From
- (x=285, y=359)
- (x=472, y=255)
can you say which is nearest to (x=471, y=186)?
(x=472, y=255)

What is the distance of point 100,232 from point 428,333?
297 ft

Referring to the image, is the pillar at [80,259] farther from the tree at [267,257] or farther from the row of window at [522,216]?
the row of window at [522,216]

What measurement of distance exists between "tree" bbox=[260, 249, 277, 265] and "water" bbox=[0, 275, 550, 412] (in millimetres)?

-=-=-

* WORK TO BE COMPLETED *
Reproduce the rows from the line containing "Referring to the" through the end of the rows, inclusive, changing "pillar" to "column" and leaving all other text unchanged.

* TASK RESULT *
Referring to the image, is the column at [80,259] farther from the tree at [267,257] or farther from the row of window at [522,216]?
the row of window at [522,216]

What measurement of distance exists between "tree" bbox=[260, 249, 277, 265] and "water" bbox=[0, 275, 550, 412] (in millimetres)?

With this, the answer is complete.